Extract data from a string

Question

Extract data from a string

knakka99

Say Hey Kid

Points: 671
More actions
March 23, 2012 at 11:33 am

#270721

Can any assist me with how to extract data from column2. This has a number of .pdf as well as .txt and .xls and the next issue is the files names have spaces so not sure how to use charindex or patindex or substring.. or if there is anyother way to solve this.
column1 column2
1 wo 99808944|F|Q:\Links\WO 99808944.PDF 99825525|F|Q:\LINKS\99825525.PDF
2 |F|HRMC\UNABLE TO LOCATE REPORT FOR JANUARY 2010.TXT not located memo|F|HRMC\NOTLOCLTHRMC JAN 10 (2).DOC not located list|F|HRMC\COPY OF HRMC 1-10 NOT LOCATED.XLS
Indeed to get the files from these sample columns
Column1 Column2
1 WO 99808944.PDF
1 99825525.PDF
2 UNABLE TO LOCATE REPORT FOR JANUARY 2010.TXT
2 NOTLOCLTHRMC JAN 10 (2).DOC
2 COPY OF HRMC 1-10 NOT LOCATED.XLS

Viewing 12 posts - 1 through 11 (of 11 total)

You must be logged in to reply to this topic. Login to reply

ColdCoffee SSC-Dedicated Points: 39972 More actions · Answer 1

Without a predefined pattern, it is tough to find out the file names.

It is possible though, if we have the list of file extensions, but still, the whole string should be subjected to multiple parsing for each file extension.

So, question to u, do you have the list of file possible file extensions that may be present in a row?

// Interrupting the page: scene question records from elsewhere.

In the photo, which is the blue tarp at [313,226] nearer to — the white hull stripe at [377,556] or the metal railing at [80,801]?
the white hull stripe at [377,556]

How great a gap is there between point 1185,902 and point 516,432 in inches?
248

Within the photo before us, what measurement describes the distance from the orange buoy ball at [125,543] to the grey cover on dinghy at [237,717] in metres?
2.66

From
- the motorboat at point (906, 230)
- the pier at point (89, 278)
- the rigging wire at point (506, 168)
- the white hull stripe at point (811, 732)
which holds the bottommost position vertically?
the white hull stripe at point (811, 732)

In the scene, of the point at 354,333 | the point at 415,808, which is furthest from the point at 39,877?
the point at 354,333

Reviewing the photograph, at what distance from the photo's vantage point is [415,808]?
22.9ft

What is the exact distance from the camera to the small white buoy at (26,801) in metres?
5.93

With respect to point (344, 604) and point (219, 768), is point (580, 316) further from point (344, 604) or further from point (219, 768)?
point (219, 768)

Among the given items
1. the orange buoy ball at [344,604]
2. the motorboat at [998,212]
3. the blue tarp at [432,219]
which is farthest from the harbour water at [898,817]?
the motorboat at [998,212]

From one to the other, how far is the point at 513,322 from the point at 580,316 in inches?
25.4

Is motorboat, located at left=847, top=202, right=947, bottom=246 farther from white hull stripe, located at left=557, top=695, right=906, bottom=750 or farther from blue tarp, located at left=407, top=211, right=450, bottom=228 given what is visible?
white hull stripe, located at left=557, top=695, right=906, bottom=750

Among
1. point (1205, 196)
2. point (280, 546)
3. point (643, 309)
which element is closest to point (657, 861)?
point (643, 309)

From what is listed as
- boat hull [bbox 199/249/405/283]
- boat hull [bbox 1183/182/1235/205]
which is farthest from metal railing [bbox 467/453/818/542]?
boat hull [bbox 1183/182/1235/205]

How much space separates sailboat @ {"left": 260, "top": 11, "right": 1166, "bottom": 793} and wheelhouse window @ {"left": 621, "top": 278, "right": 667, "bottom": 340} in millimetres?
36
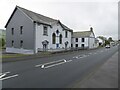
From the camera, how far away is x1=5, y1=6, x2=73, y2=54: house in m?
31.3

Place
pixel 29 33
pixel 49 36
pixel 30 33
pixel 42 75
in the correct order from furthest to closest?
pixel 49 36, pixel 29 33, pixel 30 33, pixel 42 75

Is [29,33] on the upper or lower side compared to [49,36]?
upper

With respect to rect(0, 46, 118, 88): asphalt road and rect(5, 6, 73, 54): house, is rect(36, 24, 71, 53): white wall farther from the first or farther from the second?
rect(0, 46, 118, 88): asphalt road

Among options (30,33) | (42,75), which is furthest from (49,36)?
(42,75)

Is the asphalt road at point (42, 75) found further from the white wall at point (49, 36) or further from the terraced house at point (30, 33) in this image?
the white wall at point (49, 36)

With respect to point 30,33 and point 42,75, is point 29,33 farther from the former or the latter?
point 42,75

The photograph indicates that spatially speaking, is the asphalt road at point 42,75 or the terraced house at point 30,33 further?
the terraced house at point 30,33

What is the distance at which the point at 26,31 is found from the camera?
32375 mm

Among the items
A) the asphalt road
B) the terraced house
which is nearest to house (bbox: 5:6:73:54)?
the terraced house

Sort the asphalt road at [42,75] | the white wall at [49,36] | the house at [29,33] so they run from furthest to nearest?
the white wall at [49,36]
the house at [29,33]
the asphalt road at [42,75]

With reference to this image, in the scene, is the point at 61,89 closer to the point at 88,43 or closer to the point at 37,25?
the point at 37,25

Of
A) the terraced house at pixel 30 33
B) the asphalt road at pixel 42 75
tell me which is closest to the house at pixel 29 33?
the terraced house at pixel 30 33

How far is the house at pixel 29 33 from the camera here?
3131cm

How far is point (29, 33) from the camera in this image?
31781 millimetres
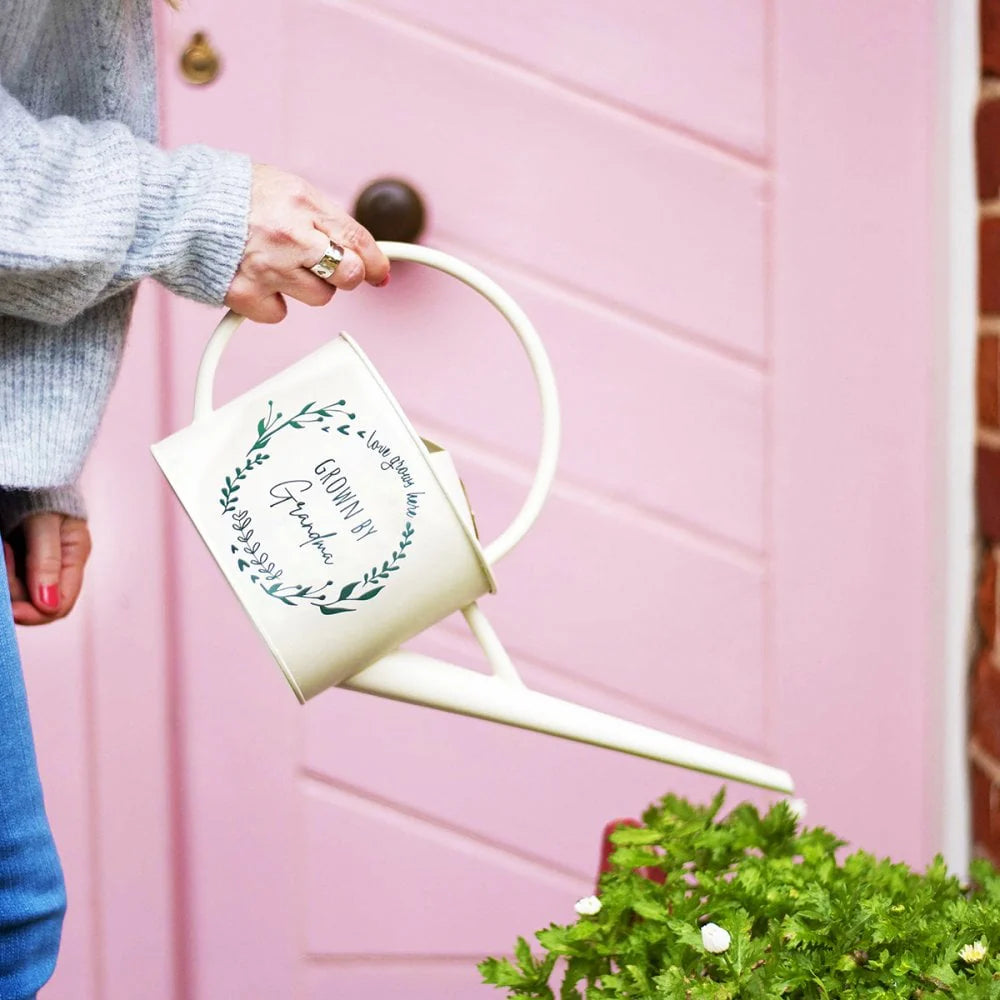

knakka99 Say Hey Kid Points: 671 More actions · Answer 2

yes the extensions present in the column are

.tif, .jpg,.txt,.pdf,.xls and .doc

knakka99 Say Hey Kid Points: 671 More actions · Answer 3

I have noticed that the file name starts after '\' or |F| and ends with an extension ..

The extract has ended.